Longest Palindromic Substring - LeetCode 5 Solution in python

Longest Palindromic Substring medium

Problem Statement

Given a string s, find the longest palindromic substring in s.

Example 1:

Input: s = "babad" Output: "bab" Explanation: "aba" is also a valid answer.

Example 2:

Input: s = "cbbd" Output: "bb"

Steps to Solve

The problem can be solved using a dynamic programming approach or an optimized approach using expanding around the center. We'll detail the expanding around the center method as it's generally more efficient.

Initialization: We'll iterate through each character in the string. Each character is a palindrome of length 1.
Expanding Around Center: For each character, we consider it as a potential center of a palindrome. We then expand outwards, checking if the characters to the left and right are equal. We maintain a variable to track the longest palindrome found so far. Crucially, we must consider two cases for each center: one where the center is a single character, and one where the center is two identical characters.
Updating Longest Palindrome: As we expand, if we find a longer palindrome, we update the start and end indices of the longest palindrome found.

Explanation

The expanding around the center approach is efficient because it avoids redundant checks. Instead of checking all possible substrings, it focuses only on potential palindrome centers and expands outwards.
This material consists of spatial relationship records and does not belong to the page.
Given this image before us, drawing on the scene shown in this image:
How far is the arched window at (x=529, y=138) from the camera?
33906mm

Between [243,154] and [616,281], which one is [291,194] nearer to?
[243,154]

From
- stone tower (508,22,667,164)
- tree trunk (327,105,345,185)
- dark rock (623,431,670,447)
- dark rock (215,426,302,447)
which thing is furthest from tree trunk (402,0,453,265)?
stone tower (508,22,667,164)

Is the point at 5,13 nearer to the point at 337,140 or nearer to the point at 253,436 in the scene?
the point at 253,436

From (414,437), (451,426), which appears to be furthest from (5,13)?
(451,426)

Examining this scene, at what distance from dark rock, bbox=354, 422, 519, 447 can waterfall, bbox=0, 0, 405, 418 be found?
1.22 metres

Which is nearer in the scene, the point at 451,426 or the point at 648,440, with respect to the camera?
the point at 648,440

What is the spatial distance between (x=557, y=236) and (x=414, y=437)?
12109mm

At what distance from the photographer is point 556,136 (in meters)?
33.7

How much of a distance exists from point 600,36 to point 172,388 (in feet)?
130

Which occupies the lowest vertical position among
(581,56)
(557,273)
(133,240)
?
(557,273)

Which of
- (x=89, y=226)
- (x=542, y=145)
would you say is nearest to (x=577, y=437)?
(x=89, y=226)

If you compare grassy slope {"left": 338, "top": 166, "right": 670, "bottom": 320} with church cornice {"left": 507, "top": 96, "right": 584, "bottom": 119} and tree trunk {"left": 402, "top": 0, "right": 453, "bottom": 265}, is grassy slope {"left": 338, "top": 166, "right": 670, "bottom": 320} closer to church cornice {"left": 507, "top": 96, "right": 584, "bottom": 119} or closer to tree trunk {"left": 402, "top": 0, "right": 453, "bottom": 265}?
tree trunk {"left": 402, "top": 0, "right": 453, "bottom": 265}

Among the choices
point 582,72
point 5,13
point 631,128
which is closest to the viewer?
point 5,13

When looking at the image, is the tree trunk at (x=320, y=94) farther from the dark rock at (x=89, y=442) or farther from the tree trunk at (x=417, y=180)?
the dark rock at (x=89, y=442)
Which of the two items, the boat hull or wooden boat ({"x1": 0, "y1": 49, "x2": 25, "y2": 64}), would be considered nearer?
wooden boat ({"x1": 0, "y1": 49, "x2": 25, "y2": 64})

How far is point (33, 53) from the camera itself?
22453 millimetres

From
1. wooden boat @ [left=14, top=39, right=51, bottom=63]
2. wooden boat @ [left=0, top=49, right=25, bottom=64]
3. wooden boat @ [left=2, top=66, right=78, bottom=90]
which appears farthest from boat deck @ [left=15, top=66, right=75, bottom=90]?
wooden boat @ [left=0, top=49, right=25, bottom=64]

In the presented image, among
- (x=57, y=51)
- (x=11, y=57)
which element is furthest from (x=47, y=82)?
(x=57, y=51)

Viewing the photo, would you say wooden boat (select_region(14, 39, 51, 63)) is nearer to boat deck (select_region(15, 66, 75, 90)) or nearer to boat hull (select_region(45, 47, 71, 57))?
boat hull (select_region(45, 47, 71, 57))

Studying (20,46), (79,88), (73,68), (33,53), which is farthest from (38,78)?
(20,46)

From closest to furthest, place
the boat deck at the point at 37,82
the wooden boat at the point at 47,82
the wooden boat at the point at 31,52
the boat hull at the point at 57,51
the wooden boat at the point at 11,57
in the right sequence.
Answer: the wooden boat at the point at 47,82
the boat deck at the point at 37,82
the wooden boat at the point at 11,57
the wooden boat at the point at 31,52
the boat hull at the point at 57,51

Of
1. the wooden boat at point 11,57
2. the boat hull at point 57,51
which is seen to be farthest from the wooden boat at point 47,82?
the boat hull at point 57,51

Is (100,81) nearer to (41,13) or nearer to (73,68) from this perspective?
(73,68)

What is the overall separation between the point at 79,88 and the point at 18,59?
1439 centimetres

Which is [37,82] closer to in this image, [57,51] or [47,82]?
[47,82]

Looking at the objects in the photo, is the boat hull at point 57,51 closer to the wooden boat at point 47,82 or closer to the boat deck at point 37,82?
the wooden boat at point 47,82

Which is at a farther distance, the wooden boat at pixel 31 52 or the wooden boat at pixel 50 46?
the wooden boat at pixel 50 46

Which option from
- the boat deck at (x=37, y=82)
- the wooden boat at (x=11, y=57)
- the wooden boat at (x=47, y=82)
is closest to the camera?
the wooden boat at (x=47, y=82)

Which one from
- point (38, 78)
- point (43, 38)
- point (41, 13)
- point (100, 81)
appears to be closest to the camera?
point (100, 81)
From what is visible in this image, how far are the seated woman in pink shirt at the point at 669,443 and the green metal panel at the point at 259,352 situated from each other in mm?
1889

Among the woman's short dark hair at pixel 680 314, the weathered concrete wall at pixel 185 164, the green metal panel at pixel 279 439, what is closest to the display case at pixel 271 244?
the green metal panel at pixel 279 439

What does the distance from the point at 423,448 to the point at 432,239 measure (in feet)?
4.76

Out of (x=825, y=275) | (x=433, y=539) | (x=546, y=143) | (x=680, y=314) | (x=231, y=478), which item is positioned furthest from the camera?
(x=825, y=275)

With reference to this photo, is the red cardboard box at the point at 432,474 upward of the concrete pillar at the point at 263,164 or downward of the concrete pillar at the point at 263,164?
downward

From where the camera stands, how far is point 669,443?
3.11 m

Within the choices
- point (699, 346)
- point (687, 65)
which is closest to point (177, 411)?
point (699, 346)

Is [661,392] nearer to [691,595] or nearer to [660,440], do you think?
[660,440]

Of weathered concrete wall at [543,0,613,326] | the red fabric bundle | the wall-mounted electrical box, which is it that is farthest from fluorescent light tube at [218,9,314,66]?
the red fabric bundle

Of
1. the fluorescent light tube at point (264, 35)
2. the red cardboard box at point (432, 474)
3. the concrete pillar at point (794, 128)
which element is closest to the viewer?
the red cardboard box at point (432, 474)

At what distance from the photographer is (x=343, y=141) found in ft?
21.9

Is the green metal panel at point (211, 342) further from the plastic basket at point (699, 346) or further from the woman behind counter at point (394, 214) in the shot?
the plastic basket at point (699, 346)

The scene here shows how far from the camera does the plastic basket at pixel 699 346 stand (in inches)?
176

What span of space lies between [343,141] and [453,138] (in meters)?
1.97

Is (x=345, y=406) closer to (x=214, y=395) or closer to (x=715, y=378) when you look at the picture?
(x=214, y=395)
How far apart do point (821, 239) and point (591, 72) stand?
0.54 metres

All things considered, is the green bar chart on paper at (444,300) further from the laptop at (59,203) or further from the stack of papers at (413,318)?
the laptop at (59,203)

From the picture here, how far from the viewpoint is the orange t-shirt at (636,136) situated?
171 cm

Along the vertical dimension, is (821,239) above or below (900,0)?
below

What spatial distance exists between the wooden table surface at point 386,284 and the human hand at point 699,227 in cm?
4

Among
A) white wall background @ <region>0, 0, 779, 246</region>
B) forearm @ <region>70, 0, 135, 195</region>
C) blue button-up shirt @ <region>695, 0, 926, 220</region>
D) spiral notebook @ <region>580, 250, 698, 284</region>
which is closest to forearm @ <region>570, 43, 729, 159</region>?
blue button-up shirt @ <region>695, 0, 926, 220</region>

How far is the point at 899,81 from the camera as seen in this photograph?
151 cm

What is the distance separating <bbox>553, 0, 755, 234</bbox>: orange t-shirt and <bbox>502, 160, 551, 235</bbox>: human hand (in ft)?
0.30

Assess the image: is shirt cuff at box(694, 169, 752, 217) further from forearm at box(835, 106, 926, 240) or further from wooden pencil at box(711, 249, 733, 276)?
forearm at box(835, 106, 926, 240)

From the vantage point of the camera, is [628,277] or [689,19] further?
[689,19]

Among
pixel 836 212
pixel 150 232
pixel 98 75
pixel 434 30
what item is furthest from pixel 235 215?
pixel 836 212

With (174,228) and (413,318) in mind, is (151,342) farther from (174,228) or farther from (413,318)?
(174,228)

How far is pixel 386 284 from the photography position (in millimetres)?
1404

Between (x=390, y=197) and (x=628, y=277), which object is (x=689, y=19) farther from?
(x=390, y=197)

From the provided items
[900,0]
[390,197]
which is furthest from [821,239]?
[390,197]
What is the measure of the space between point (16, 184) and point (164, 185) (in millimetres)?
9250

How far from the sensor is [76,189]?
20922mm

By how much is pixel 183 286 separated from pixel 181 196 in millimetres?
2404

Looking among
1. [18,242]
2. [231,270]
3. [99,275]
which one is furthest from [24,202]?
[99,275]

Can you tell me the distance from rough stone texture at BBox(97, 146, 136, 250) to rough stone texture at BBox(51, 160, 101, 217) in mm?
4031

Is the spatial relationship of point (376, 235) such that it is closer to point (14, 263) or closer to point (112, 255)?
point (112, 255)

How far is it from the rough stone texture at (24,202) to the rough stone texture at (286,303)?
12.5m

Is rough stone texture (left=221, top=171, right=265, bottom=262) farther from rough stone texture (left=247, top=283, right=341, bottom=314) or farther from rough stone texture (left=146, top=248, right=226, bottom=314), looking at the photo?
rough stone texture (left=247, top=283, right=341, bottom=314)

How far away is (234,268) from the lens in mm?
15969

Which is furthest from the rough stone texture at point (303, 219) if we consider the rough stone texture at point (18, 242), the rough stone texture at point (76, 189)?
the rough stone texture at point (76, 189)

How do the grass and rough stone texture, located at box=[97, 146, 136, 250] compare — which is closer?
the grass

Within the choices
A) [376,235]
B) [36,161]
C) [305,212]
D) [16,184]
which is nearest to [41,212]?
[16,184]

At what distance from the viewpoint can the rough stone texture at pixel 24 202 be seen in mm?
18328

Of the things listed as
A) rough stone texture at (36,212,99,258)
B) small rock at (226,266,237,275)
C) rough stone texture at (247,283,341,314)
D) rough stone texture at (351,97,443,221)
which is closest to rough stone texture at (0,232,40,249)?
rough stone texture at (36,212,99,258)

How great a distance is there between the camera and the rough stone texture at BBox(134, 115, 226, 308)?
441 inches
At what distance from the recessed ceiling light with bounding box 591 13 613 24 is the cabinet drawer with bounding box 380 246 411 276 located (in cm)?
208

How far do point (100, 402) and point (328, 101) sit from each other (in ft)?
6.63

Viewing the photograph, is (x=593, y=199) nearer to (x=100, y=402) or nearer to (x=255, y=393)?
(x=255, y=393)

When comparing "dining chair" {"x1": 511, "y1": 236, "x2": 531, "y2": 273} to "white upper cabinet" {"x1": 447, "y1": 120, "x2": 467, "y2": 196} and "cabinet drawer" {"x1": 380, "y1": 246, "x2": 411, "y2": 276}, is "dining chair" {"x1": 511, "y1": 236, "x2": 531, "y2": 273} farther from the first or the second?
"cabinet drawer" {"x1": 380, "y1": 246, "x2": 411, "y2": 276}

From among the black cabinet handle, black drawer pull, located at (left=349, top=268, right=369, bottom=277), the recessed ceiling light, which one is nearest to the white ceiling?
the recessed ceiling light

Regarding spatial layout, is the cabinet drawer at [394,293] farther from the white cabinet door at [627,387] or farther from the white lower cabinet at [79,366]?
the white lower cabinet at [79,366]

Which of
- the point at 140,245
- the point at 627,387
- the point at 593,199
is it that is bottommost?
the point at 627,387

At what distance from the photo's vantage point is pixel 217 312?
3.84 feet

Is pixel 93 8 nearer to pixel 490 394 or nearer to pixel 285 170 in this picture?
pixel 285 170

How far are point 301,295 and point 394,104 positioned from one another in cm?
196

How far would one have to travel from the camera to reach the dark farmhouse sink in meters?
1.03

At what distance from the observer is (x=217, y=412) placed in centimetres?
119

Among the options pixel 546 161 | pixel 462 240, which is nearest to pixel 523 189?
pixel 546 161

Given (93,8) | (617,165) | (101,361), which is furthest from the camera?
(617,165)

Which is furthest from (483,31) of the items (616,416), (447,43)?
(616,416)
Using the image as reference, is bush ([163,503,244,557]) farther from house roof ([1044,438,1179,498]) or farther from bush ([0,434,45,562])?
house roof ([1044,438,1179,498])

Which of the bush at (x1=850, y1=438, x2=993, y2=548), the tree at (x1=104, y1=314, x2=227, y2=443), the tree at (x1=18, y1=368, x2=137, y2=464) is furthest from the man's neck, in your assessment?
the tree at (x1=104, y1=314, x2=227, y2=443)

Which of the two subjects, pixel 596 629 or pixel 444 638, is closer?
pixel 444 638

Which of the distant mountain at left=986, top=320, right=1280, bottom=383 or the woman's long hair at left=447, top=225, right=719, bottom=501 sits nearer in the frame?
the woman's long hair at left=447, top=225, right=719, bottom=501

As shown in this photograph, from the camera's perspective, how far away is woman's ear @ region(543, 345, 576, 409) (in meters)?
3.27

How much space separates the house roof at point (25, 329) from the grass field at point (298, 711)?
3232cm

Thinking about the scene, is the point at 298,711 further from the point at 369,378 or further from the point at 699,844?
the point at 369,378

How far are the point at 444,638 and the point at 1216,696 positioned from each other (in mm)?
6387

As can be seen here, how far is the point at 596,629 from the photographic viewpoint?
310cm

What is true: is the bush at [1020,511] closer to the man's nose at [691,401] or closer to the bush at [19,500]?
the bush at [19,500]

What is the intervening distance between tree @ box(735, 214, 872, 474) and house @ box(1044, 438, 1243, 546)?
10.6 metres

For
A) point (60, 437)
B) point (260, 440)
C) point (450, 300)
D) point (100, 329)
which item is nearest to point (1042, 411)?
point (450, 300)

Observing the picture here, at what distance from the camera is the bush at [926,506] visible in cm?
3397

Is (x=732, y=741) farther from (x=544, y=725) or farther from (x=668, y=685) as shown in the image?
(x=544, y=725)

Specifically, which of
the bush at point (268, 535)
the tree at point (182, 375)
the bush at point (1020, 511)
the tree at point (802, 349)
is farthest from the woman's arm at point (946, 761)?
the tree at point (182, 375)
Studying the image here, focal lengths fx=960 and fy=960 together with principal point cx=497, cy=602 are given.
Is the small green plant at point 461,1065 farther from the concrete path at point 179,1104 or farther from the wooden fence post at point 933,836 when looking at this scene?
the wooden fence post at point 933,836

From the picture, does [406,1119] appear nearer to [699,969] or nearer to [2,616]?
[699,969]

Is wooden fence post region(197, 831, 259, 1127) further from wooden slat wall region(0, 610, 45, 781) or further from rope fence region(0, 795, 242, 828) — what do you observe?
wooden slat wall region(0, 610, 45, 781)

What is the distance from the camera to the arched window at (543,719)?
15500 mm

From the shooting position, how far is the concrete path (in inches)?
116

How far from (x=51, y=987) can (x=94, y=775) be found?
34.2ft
This significantly reduces the time complexity compared to a brute-force or naive dynamic programming approach.

Code (Java)

class Solution {
    public String longestPalindrome(String s) {
        if (s == null || s.length() < 1) return "";
        int start = 0, end = 0;
        for (int i = 0; i < s.length(); i++) {
            int len1 = expandAroundCenter(s, i, i); // Odd length palindromes
            int len2 = expandAroundCenter(s, i, i + 1); // Even length palindromes
            int len = Math.max(len1, len2);
            if (len > end - start) {
                start = i - (len - 1) / 2;
                end = i + len / 2;
            }
        }
        return s.substring(start, end + 1);
    }

    private int expandAroundCenter(String s, int left, int right) {
        int L = left, R = right;
        while (L >= 0 && R < s.length() && s.charAt(L) == s.charAt(R)) {
            L--;
            R++;
        }
        return R - L - 1;
    }
}

Complexity Analysis

Time Complexity: O(n^2), where n is the length of the string. In the worst case (e.g., a string of all the same character), we might need to expand outwards for almost all possible centers. However, this is still significantly faster than the O(n^3) complexity of a naive approach.
Space Complexity: O(1). The algorithm uses a constant amount of extra space, regardless of the input string size. We are not storing any large auxiliary data structures.